**Exercise goal:** Extract every line of the data that contains the word "furthest". Case matters.

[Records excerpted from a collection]
begin

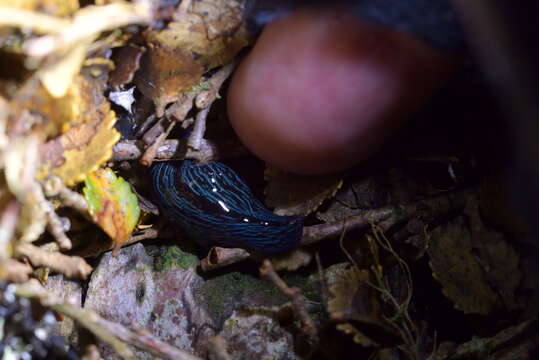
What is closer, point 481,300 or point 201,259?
point 481,300

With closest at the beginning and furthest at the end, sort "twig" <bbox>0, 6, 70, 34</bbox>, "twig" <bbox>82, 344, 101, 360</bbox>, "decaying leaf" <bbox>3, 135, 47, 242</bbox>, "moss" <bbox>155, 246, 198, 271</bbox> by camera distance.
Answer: "twig" <bbox>0, 6, 70, 34</bbox>, "decaying leaf" <bbox>3, 135, 47, 242</bbox>, "twig" <bbox>82, 344, 101, 360</bbox>, "moss" <bbox>155, 246, 198, 271</bbox>

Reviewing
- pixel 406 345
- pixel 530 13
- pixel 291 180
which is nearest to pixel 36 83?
pixel 291 180

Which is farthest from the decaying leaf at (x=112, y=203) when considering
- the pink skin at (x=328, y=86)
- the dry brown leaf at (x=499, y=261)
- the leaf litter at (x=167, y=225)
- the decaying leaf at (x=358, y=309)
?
the dry brown leaf at (x=499, y=261)

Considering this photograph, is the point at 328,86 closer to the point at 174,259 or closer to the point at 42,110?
the point at 42,110

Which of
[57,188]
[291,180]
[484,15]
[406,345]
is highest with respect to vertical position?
[484,15]

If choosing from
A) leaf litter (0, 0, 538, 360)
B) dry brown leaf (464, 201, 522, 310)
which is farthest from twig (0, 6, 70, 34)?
dry brown leaf (464, 201, 522, 310)

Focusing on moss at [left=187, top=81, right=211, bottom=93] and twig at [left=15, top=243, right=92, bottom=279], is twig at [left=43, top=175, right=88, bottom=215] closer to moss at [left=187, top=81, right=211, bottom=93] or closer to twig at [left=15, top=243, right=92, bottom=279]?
twig at [left=15, top=243, right=92, bottom=279]

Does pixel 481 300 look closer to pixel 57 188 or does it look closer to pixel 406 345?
pixel 406 345

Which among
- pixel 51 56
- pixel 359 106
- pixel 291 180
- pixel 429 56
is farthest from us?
pixel 291 180
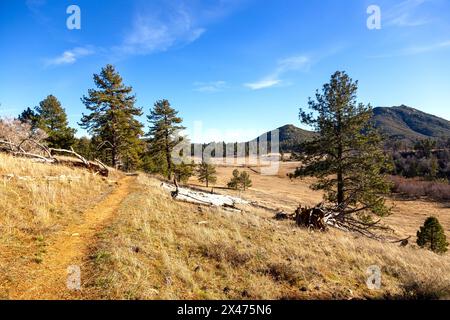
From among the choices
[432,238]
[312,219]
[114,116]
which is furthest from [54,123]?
[432,238]

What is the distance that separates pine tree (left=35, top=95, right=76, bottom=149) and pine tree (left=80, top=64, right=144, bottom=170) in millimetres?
7584

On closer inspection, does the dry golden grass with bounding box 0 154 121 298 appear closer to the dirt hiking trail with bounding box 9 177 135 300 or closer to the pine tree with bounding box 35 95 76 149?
the dirt hiking trail with bounding box 9 177 135 300

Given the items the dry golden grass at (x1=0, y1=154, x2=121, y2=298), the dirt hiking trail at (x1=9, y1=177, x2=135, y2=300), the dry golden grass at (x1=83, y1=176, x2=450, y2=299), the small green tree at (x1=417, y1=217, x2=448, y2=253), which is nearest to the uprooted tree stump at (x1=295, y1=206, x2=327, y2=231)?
the dry golden grass at (x1=83, y1=176, x2=450, y2=299)

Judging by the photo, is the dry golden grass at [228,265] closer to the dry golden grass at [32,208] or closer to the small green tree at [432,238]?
the dry golden grass at [32,208]

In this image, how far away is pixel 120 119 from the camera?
2977 cm

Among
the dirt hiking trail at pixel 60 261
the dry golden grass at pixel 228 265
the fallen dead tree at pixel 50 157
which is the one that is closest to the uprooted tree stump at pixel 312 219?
the dry golden grass at pixel 228 265

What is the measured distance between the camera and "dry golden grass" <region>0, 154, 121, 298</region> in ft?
19.2

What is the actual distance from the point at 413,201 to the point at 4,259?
8070 cm

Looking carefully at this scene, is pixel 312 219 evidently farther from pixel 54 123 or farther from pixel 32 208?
pixel 54 123

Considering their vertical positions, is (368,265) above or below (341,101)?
below

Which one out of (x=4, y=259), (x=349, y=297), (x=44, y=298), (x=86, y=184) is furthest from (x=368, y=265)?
(x=86, y=184)

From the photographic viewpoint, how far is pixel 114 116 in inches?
1171

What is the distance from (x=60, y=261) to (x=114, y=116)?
26244mm

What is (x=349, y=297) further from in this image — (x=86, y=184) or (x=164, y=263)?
(x=86, y=184)
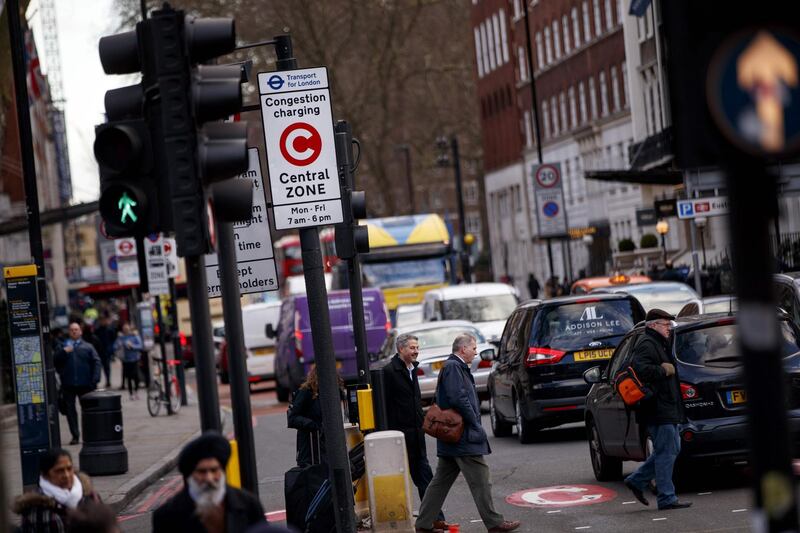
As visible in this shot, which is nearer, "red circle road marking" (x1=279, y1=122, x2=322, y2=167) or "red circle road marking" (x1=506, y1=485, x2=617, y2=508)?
"red circle road marking" (x1=279, y1=122, x2=322, y2=167)

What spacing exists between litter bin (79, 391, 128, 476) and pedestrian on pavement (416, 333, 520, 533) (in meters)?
7.97

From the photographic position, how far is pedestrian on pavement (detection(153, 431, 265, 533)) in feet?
→ 24.4

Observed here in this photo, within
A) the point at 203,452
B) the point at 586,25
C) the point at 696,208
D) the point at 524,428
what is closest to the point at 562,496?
the point at 524,428

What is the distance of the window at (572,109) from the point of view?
7805 centimetres

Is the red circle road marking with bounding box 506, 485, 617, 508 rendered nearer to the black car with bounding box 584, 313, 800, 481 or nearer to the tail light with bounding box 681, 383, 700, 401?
the black car with bounding box 584, 313, 800, 481

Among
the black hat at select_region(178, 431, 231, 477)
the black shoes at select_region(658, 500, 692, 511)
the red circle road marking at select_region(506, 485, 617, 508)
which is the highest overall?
the black hat at select_region(178, 431, 231, 477)

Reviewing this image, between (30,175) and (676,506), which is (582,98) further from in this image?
(676,506)

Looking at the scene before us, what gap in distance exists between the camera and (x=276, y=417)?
106ft

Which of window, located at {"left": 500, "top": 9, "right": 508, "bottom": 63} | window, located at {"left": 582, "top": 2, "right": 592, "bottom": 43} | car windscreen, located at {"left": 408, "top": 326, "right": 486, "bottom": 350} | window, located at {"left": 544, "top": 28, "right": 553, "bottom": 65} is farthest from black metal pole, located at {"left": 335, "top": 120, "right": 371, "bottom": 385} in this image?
window, located at {"left": 500, "top": 9, "right": 508, "bottom": 63}

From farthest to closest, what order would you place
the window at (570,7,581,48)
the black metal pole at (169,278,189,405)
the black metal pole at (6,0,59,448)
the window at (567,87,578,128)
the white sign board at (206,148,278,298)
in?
1. the window at (567,87,578,128)
2. the window at (570,7,581,48)
3. the black metal pole at (169,278,189,405)
4. the black metal pole at (6,0,59,448)
5. the white sign board at (206,148,278,298)

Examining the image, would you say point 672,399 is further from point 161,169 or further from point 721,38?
point 721,38

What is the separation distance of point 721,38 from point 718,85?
0.52 ft

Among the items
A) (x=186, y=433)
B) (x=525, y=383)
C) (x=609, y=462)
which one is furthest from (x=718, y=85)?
(x=186, y=433)

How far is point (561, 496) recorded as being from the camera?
15789 mm
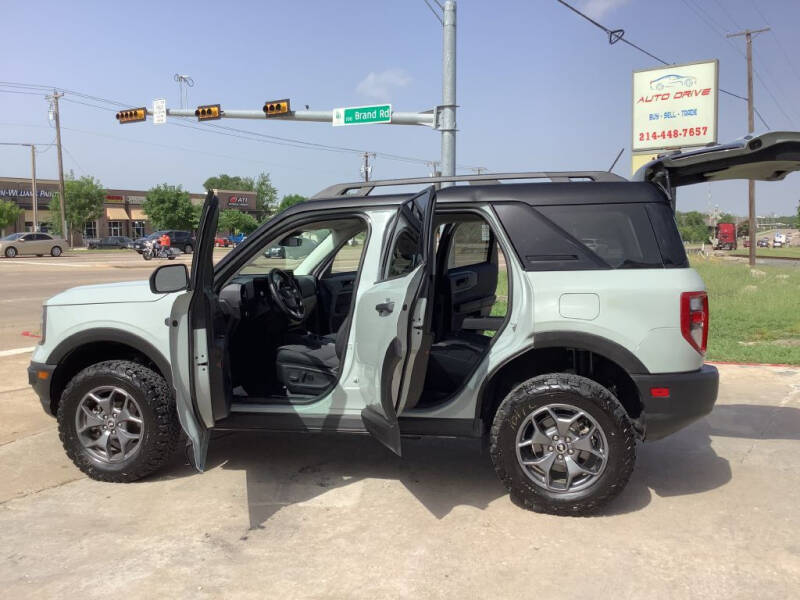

end

**Answer to this task:**
With closest at the beginning and furthest at the end, sort "twig" <bbox>0, 6, 70, 34</bbox>, "twig" <bbox>82, 344, 101, 360</bbox>, "decaying leaf" <bbox>3, 135, 47, 242</bbox>, "moss" <bbox>155, 246, 198, 271</bbox> by camera distance.
which is furthest from [54,123]?
Which one out of (x=4, y=259), (x=349, y=297), (x=44, y=298), (x=86, y=184) is furthest from (x=368, y=265)?
which one is furthest from (x=718, y=85)?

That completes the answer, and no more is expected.